The ability to suspend play is lightly used in specific situations, namely uploading videos online, but unfortunately it’s not built out yet and still acts as the PS3 did where you need to quit out of a game in order to get into another menu. This is unfortunate and drags some of the multi-tasking down substantially. Another aspect that isn’t particularly clear is the installation and patching processes as they will do it in the background, but will still allow you to play the game beforehand. While this is a nice gesture to get us in the game, it’s when you start questioning whether or not the patch was installed that falls into question as sometimes it downloads and doesn’t update automatically.

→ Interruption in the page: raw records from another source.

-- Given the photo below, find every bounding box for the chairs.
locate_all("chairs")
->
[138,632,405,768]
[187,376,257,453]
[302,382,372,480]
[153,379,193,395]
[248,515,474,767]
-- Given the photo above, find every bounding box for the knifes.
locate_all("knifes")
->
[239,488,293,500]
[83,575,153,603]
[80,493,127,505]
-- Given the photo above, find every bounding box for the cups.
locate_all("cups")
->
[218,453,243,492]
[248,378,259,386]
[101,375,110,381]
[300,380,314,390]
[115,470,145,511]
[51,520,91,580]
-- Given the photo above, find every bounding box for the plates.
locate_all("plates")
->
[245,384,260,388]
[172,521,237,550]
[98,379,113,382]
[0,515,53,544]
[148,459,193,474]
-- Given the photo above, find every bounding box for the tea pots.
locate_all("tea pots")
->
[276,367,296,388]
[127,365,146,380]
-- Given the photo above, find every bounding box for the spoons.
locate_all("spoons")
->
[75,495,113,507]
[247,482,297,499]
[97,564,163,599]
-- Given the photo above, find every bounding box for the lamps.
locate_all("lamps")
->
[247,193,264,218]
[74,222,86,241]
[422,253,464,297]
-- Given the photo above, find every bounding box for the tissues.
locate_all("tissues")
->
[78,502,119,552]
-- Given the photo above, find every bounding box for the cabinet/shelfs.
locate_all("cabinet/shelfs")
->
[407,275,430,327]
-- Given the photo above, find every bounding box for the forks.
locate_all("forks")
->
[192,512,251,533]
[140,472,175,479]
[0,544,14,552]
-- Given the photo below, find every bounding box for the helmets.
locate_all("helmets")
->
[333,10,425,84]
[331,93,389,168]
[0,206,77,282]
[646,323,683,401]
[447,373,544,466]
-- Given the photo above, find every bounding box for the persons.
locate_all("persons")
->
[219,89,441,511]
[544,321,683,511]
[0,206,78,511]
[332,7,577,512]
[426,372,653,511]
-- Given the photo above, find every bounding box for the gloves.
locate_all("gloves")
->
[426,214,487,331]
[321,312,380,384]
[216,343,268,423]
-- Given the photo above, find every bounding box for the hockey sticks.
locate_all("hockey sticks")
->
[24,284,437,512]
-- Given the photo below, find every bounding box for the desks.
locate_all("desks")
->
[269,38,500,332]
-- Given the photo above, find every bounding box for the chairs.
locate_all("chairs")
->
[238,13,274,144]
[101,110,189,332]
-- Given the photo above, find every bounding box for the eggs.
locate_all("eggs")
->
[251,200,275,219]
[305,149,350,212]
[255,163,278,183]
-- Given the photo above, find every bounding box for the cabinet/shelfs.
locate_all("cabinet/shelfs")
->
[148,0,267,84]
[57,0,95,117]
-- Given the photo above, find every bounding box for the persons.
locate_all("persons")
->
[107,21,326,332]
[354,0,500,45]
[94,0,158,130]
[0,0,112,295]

Everything, whether it’s looking at items on the PlayStation store or syncing trophies, has bars of progression going at all time. I almost wish there weren’t so many as even sending messages will bring up a little bar. It’s good to know how much longer something is going to take to install or download, some things don’t need percentages attached to it. Finally, the best new feature is probably the ability to put the PS4 into standby mode, which is a low power state that will allow you to cut that 27-second boot up sequence in half and download games overnight. The system does hum a little bit, but less than it does when it’s fully turned on.